America's Catholic roots



It didn't start in 1607.

In grade school that was pounded into my head as the date of the first permanent English settlement in the United States. The date stuck, along with 1620 as the year the Pilgrims landed, but the qualifier "English" didn't. I basically forgot that the English weren't the first Europeans to take up residence on this continent.

Of course I knew that St. Augustine, Florida, is the oldest continuously occupied city in what is now the United States, but I just didn't think about it. The Spanish established St. Augustine in 1565. Like Christopher Columbus earlier, they brought the Catholic Church with them.

We recently visited St. Augustine. In addition to being the site of the Fountain of Youth and the original Ripley's Believe It Or Not Museum, it has the oldest Catholic parish in the United States, the Cathedral Basilica of St. Augustine.

Mass was first celebrated in the parish on Sept. 8, 1565, the Feast (then a Solemnity) of the Birth of Mary. The present church (pictured here) was started in 1793. Although rebuilt, renovated and added to over the years, the face and the walls of the coquina (a kind of limestone) edifice date back to the building's completion in 1796.

There was a time, which perhaps extended longer than enlightened people would like to believe, when the Catholic Church in the United States was viewed with suspicion as a "foreign" religion and its adherents somehow not quite real Americans. It is perhaps worth recalling on this feast day that the faith's roots on this continent run deep, planted long before the Pilgrims even sighted Plymouth Rock in the distance.

Set exercise: Copy out the part of the piece on America's Catholic roots that runs from "Of course I" up to and including "completion in 1796.".

Supplied records:

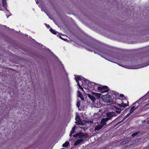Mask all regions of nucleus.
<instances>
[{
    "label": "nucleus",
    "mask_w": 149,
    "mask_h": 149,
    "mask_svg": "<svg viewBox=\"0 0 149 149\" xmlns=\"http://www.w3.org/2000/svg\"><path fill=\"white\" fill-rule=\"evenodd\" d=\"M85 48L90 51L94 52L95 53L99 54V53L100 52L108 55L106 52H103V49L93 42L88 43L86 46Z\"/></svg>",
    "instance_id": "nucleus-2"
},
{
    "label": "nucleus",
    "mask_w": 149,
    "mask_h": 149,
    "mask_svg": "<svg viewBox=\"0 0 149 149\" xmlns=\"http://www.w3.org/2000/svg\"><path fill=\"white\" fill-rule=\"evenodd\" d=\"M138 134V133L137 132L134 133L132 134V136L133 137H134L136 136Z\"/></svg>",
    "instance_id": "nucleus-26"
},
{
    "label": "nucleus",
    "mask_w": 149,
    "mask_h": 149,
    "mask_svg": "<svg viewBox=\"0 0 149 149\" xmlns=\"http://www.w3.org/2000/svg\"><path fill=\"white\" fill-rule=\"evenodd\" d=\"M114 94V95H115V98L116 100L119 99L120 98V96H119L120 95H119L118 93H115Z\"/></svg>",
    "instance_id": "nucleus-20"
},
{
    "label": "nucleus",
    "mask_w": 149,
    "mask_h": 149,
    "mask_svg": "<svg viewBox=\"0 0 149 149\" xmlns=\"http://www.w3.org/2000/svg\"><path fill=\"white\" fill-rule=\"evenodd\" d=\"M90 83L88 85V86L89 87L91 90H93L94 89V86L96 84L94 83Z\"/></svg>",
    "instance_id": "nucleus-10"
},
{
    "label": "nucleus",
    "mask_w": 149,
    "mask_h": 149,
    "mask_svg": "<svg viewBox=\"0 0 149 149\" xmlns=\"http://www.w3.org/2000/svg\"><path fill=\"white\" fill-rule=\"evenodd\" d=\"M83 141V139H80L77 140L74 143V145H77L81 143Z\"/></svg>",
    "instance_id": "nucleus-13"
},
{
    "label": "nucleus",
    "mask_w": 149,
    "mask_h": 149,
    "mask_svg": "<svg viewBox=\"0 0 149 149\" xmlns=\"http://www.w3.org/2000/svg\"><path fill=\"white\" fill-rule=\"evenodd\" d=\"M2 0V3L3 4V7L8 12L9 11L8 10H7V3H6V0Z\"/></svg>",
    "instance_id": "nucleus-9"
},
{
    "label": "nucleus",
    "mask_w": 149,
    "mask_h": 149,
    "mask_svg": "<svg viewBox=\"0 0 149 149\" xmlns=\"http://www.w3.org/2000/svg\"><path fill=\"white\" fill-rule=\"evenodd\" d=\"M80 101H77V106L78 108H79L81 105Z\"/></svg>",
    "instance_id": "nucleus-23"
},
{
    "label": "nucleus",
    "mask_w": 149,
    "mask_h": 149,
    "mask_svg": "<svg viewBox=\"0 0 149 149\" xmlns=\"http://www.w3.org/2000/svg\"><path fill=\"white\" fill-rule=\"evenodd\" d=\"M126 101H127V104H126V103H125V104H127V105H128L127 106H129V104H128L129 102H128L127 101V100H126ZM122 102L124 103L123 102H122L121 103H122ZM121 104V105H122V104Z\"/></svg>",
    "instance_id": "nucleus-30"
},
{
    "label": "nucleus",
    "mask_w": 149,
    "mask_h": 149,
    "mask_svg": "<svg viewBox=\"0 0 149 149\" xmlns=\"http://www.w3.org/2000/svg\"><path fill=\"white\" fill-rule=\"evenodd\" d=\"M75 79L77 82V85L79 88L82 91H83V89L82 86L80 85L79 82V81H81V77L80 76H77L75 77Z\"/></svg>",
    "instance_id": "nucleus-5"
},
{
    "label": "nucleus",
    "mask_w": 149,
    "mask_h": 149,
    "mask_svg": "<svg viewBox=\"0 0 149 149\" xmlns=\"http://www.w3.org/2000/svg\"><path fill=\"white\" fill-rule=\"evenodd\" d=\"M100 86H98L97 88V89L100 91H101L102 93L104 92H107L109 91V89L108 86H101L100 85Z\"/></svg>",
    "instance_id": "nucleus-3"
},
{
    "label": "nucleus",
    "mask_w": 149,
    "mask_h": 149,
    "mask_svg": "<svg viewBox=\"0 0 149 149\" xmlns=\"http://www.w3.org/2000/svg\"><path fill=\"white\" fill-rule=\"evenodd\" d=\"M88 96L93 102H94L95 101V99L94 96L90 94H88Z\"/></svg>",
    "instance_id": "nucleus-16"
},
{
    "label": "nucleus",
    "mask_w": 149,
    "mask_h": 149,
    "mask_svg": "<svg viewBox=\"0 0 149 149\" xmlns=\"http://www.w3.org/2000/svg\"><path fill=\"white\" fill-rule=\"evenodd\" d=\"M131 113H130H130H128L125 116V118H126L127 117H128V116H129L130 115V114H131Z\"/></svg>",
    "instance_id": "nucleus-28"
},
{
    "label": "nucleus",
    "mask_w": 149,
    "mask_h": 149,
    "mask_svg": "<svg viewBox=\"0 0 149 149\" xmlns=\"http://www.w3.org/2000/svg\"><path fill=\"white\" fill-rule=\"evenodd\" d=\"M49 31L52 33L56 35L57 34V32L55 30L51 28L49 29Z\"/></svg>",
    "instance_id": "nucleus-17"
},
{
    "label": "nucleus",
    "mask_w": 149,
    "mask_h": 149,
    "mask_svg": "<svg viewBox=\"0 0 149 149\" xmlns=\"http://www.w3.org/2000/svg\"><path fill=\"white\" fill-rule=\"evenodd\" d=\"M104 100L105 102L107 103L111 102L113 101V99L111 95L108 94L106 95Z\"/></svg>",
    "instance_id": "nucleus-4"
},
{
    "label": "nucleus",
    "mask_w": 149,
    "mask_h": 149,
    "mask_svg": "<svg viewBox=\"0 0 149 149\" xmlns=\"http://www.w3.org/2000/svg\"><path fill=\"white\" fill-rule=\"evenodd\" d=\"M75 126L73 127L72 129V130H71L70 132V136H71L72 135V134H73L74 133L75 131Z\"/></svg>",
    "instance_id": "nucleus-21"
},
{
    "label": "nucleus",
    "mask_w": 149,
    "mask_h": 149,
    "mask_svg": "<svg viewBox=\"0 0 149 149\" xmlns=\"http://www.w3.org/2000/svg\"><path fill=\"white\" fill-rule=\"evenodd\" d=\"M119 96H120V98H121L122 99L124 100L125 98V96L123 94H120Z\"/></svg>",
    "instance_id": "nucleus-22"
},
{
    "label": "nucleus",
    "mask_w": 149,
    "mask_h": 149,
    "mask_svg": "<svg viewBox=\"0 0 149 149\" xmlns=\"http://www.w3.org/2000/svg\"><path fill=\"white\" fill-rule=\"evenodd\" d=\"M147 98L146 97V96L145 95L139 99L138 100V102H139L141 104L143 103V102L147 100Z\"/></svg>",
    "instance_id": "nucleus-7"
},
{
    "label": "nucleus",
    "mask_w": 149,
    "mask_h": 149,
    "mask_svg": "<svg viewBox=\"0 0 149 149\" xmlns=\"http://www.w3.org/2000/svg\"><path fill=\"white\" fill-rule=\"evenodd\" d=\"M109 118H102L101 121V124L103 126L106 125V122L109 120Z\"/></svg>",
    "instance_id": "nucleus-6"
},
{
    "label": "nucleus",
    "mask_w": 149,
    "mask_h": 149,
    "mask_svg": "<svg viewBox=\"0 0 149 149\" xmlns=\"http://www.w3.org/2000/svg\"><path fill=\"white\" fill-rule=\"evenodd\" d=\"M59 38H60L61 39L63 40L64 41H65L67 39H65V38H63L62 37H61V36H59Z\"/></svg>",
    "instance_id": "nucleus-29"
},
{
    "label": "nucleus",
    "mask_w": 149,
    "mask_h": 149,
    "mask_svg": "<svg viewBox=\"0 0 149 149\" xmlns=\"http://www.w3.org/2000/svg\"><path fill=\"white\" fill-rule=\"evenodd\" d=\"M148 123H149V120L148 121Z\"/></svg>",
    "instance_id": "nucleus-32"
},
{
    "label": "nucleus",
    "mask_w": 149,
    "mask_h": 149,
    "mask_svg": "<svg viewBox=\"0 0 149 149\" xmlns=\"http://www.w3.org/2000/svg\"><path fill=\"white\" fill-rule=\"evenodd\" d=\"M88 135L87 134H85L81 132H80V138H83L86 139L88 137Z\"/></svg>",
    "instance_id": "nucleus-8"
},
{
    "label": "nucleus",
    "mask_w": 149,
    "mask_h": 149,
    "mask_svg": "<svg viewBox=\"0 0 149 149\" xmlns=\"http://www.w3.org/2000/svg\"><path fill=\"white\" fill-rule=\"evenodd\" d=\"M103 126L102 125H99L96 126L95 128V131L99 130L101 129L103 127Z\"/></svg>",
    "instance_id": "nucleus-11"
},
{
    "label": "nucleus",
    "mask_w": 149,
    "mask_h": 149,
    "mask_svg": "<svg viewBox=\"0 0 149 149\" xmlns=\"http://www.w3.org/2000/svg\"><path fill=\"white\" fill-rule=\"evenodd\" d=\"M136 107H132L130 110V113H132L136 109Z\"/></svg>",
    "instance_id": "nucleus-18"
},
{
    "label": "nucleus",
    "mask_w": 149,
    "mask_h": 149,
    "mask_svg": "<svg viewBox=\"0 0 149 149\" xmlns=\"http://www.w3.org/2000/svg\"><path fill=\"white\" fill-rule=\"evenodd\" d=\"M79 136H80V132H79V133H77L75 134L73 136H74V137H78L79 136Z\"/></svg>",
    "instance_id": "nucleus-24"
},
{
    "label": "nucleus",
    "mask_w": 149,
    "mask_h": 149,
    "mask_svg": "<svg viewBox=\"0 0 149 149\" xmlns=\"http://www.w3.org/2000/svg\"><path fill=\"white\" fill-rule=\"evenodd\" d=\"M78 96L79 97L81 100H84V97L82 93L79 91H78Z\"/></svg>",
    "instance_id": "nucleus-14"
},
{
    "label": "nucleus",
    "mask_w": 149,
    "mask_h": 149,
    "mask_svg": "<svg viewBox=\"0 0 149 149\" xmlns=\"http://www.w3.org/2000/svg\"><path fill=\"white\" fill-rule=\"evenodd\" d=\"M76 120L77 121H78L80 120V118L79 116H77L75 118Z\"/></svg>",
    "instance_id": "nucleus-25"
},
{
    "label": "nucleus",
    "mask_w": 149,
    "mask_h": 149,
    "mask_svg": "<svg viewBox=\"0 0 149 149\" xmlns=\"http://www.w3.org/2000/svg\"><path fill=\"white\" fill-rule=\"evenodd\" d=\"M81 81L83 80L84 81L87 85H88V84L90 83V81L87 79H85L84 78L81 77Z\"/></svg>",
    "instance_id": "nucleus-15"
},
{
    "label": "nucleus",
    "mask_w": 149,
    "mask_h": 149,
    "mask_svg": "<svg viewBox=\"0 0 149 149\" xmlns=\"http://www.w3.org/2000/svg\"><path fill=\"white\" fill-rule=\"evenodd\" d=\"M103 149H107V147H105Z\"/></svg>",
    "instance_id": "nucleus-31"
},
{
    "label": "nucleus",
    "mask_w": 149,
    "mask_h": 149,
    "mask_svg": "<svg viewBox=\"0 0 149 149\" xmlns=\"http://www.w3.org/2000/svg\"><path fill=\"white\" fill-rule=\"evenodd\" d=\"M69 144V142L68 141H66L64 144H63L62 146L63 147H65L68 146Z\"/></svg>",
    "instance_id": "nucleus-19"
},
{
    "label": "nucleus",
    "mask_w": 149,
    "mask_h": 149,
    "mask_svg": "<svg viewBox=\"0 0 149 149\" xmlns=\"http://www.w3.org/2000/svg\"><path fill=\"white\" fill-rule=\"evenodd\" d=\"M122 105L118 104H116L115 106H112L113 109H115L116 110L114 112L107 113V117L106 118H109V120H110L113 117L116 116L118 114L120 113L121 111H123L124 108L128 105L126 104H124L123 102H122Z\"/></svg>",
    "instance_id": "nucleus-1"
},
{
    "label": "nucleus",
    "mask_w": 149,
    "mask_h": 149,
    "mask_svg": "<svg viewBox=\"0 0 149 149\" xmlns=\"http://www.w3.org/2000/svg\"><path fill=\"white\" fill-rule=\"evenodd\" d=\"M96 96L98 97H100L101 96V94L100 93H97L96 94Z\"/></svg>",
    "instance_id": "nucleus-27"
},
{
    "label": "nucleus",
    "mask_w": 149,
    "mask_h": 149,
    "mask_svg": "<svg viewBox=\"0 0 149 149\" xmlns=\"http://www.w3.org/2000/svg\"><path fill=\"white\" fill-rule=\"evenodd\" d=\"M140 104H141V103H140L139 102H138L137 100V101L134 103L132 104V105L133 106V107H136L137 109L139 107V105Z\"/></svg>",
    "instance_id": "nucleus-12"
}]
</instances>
==
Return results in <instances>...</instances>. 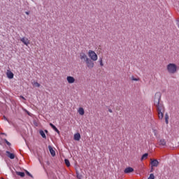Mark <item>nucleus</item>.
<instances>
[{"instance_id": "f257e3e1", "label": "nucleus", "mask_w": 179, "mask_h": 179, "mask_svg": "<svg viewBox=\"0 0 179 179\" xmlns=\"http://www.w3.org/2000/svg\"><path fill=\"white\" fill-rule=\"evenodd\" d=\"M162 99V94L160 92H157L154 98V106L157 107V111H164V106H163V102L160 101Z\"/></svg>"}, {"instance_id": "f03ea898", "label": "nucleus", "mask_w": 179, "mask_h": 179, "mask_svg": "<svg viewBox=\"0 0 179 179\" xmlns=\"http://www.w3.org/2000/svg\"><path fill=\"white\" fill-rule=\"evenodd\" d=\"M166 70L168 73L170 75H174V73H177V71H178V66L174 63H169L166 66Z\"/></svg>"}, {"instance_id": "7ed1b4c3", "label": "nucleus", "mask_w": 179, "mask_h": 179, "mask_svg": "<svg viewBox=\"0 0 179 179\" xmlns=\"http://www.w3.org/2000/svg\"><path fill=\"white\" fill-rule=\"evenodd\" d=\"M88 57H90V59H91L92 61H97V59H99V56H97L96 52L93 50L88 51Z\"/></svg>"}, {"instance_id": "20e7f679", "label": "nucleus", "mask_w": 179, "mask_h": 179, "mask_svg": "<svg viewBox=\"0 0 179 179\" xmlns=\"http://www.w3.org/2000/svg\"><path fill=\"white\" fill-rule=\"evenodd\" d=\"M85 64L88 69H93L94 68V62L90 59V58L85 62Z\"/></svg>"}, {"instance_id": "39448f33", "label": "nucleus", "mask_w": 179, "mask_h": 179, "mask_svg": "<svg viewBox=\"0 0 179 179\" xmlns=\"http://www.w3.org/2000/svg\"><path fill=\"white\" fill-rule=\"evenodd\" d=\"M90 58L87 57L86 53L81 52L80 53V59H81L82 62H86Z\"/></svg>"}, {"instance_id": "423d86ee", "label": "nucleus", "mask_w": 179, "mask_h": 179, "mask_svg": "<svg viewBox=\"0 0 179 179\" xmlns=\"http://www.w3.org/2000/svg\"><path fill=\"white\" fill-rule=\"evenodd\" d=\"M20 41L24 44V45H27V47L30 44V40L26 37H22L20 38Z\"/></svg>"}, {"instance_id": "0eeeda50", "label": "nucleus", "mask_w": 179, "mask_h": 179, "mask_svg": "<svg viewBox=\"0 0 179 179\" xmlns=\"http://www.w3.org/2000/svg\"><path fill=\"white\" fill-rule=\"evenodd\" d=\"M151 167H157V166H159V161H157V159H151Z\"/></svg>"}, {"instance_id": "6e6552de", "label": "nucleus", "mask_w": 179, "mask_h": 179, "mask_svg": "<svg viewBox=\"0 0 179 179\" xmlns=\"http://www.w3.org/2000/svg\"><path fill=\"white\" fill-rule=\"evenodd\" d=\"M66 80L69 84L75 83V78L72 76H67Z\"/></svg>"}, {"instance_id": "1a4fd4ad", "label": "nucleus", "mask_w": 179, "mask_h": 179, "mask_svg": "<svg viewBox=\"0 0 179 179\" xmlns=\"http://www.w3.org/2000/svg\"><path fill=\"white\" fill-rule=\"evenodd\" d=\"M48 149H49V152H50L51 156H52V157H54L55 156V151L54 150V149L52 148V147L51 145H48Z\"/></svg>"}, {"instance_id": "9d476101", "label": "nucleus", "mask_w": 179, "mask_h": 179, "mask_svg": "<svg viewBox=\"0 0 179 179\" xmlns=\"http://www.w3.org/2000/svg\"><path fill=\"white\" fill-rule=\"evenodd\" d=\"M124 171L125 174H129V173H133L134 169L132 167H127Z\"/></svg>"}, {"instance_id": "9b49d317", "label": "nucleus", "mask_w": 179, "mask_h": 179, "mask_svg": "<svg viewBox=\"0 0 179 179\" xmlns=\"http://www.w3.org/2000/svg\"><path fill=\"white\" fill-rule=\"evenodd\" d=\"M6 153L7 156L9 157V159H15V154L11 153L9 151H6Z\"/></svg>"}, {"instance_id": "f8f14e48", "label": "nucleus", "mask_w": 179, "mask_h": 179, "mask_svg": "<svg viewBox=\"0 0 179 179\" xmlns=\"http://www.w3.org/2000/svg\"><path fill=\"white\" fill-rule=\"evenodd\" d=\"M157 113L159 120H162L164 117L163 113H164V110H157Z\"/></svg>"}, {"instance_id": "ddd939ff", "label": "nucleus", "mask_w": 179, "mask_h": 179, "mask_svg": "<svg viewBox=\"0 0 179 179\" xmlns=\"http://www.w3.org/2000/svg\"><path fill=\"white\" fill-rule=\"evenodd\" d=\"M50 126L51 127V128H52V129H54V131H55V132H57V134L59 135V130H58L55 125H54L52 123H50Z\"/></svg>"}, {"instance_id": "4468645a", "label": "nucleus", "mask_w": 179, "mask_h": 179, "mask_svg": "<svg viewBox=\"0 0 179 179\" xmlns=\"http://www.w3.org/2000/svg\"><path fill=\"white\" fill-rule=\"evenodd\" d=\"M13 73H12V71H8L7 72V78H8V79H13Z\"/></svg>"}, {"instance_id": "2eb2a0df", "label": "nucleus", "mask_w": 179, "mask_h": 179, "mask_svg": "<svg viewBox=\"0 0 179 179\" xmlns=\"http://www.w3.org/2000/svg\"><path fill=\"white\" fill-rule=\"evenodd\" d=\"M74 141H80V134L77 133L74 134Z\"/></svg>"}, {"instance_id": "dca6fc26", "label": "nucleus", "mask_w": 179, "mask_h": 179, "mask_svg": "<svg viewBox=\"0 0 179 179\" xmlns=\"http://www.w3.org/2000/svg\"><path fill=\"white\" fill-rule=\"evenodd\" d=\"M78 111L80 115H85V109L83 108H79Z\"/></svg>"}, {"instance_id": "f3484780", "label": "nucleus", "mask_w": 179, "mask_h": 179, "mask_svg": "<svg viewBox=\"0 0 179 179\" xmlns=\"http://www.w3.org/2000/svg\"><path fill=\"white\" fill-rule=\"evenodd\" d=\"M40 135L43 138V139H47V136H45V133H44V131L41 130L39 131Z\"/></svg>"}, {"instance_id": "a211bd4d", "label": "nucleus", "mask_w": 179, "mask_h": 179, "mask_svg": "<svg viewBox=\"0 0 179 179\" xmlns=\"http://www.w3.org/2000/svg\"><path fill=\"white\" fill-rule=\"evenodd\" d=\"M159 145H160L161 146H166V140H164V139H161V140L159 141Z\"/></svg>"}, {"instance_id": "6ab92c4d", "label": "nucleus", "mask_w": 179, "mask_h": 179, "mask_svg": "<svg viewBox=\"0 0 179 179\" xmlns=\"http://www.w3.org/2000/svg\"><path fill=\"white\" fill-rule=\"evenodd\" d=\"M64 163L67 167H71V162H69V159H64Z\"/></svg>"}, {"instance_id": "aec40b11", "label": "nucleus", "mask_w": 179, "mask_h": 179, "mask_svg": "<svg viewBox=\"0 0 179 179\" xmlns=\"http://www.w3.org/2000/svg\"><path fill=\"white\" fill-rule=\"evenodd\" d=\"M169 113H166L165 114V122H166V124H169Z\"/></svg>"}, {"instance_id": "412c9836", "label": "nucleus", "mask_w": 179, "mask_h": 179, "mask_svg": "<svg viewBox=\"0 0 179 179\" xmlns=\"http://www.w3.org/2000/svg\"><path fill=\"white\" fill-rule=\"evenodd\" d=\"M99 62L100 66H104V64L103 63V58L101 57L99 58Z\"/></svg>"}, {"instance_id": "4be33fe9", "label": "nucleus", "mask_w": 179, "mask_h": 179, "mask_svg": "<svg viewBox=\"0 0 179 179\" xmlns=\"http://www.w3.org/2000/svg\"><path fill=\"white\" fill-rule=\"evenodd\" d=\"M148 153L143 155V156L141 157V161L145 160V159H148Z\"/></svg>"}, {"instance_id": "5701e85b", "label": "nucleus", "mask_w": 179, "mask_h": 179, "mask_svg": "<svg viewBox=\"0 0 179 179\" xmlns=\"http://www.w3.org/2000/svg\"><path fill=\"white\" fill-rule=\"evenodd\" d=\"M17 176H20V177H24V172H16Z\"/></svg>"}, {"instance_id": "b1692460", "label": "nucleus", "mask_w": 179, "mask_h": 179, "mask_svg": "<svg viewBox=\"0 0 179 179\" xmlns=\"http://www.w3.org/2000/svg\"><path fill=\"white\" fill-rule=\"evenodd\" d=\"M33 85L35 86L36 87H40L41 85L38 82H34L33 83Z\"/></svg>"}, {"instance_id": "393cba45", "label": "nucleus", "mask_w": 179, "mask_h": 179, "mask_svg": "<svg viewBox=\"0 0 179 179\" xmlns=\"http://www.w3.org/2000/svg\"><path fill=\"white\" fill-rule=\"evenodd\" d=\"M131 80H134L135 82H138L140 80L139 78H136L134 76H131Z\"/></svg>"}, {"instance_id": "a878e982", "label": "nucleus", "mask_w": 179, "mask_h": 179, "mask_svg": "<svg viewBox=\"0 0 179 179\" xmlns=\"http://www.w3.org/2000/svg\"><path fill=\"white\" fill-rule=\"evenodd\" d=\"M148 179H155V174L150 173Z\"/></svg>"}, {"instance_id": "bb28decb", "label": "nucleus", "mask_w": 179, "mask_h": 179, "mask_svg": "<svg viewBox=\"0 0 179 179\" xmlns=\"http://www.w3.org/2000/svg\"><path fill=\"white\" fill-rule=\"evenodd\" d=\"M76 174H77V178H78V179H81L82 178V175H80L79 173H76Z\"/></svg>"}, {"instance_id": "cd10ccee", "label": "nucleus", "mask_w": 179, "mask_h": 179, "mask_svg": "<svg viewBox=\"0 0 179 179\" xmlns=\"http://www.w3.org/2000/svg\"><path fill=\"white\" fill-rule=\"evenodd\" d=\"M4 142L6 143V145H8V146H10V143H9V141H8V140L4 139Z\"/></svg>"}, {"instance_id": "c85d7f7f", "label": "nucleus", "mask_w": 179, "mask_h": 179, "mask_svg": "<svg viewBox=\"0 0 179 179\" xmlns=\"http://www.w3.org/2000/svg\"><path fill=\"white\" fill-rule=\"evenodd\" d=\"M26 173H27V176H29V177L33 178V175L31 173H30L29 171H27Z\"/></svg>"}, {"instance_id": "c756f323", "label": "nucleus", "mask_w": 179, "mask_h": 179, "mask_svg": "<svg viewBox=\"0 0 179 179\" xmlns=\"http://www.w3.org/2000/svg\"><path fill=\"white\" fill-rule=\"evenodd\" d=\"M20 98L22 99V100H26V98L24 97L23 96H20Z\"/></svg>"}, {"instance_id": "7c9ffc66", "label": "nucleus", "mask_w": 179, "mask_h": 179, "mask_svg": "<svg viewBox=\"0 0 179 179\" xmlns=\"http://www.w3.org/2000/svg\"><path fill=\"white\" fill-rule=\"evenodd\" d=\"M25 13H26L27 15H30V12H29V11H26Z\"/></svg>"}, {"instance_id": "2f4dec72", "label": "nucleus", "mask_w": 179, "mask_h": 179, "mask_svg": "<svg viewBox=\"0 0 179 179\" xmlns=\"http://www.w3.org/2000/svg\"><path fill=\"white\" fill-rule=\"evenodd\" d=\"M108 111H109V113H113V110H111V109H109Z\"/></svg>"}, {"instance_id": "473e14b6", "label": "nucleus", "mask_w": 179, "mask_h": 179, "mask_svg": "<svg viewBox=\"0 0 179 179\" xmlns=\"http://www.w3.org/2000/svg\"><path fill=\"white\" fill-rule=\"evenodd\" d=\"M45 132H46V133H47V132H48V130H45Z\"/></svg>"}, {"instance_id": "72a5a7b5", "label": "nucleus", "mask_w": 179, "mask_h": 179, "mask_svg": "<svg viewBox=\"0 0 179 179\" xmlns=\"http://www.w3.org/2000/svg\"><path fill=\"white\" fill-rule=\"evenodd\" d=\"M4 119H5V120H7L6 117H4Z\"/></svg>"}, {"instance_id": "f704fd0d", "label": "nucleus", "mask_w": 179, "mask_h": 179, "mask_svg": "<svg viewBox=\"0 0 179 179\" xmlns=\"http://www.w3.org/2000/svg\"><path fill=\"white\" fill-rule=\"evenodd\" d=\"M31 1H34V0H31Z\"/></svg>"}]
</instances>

Result for this task:
Of course I knew that St. Augustine, Florida, is the oldest continuously occupied city in what is now the United States, but I just didn't think about it. The Spanish established St. Augustine in 1565. Like Christopher Columbus earlier, they brought the Catholic Church with them.

We recently visited St. Augustine. In addition to being the site of the Fountain of Youth and the original Ripley's Believe It Or Not Museum, it has the oldest Catholic parish in the United States, the Cathedral Basilica of St. Augustine.

Mass was first celebrated in the parish on Sept. 8, 1565, the Feast (then a Solemnity) of the Birth of Mary. The present church (pictured here) was started in 1793. Although rebuilt, renovated and added to over the years, the face and the walls of the coquina (a kind of limestone) edifice date back to the building's completion in 1796.